Below are some entries. Repeat exactly the lines from the one with "91368_Villaggio_Kendwa_Beach_Resort_Kendwa_Eden_Village_z_" through the one with "24.-25.7. Red Fleet SP - Dinosaur Tracks", and only those.
*** Opening SUPPLIED MATERIAL ***
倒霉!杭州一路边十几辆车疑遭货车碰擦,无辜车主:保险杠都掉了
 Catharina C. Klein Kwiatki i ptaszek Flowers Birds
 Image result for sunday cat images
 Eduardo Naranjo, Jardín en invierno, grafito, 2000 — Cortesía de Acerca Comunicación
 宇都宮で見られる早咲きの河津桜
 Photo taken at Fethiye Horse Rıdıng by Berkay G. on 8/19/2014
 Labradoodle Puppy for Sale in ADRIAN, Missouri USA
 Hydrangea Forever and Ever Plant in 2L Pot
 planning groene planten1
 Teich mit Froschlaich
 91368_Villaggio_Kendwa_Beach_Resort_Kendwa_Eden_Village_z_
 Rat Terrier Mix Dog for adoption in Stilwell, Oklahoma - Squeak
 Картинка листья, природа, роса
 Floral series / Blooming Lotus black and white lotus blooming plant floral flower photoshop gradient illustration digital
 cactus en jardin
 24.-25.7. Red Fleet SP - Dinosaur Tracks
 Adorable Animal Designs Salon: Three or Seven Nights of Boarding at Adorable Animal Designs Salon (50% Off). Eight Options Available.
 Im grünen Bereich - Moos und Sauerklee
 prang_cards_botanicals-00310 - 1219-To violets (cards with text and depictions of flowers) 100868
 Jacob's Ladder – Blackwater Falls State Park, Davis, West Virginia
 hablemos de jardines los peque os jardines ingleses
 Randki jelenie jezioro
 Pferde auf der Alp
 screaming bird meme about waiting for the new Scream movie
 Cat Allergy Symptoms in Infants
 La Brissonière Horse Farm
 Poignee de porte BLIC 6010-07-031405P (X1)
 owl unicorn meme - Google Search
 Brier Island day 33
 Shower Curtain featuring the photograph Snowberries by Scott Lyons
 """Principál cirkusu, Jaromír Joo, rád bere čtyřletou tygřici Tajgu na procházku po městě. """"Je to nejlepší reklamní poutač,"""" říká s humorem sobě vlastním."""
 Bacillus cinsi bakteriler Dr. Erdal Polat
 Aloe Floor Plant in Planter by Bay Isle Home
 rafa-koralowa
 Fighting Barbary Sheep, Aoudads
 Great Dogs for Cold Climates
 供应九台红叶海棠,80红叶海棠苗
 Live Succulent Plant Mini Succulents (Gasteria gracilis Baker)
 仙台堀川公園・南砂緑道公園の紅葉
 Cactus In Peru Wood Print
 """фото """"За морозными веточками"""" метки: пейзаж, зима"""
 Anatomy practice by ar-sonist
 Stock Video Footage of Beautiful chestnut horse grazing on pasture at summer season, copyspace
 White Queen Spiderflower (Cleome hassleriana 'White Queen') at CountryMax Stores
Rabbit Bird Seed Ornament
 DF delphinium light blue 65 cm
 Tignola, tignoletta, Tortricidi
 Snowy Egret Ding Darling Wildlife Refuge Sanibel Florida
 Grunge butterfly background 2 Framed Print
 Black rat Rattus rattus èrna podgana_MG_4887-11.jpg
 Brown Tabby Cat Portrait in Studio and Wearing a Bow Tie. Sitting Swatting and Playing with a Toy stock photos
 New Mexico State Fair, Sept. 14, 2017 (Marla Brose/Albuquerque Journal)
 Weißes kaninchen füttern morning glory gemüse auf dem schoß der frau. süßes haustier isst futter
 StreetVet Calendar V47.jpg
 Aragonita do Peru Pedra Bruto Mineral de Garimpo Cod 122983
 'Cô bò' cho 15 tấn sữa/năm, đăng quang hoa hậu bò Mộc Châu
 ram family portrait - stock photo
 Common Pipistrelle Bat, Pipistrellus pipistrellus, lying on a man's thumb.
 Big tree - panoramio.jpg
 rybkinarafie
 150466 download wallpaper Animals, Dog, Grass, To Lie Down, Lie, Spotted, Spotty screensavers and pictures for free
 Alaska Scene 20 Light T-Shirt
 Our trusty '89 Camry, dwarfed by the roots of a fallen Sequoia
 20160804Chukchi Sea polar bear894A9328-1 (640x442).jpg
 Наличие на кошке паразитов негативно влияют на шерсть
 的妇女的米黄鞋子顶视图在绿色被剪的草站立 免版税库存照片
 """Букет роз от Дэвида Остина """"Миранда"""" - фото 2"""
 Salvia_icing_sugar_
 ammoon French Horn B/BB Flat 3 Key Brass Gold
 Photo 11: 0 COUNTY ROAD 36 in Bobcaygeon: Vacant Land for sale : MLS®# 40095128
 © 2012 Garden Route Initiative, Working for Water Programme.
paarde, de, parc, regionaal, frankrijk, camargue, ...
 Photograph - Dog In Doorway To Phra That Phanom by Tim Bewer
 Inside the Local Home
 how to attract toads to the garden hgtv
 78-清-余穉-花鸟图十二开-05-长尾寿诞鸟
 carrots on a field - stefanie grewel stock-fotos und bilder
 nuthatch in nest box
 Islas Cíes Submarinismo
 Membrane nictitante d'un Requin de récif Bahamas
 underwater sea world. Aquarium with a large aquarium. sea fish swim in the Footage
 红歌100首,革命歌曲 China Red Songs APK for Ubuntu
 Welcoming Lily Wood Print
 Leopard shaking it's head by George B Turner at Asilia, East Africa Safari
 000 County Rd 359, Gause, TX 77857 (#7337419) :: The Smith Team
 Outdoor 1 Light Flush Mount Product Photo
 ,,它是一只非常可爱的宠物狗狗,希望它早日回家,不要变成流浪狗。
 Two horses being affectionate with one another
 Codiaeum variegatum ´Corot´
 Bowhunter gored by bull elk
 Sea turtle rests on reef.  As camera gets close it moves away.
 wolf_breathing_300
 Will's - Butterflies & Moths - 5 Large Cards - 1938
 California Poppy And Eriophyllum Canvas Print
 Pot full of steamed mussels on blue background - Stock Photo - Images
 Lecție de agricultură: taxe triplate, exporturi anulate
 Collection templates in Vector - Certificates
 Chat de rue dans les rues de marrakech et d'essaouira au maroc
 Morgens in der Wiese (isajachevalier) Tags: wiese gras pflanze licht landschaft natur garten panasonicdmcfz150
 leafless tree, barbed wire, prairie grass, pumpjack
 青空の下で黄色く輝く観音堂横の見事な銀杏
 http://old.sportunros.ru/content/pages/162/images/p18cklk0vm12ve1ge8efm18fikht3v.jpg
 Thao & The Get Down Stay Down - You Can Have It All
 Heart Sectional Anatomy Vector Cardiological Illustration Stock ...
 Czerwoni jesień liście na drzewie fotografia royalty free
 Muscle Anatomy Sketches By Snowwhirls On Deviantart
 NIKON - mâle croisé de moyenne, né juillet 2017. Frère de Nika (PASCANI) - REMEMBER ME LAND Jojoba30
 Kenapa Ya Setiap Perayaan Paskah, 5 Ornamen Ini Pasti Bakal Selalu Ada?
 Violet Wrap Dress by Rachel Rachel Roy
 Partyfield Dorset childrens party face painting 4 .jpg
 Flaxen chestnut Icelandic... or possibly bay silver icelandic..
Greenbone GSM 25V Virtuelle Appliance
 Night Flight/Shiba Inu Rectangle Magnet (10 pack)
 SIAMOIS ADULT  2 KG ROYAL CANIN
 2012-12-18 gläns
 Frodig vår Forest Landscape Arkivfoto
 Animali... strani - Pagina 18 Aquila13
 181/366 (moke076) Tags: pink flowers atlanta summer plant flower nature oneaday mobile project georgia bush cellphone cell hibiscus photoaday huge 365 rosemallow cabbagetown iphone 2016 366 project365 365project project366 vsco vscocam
*** Closing SUPPLIED MATERIAL ***
→ EXERCISE ANSWER:
 91368_Villaggio_Kendwa_Beach_Resort_Kendwa_Eden_Village_z_
 Rat Terrier Mix Dog for adoption in Stilwell, Oklahoma - Squeak
 Картинка листья, природа, роса
 Floral series / Blooming Lotus black and white lotus blooming plant floral flower photoshop gradient illustration digital
 cactus en jardin
 24.-25.7. Red Fleet SP - Dinosaur Tracks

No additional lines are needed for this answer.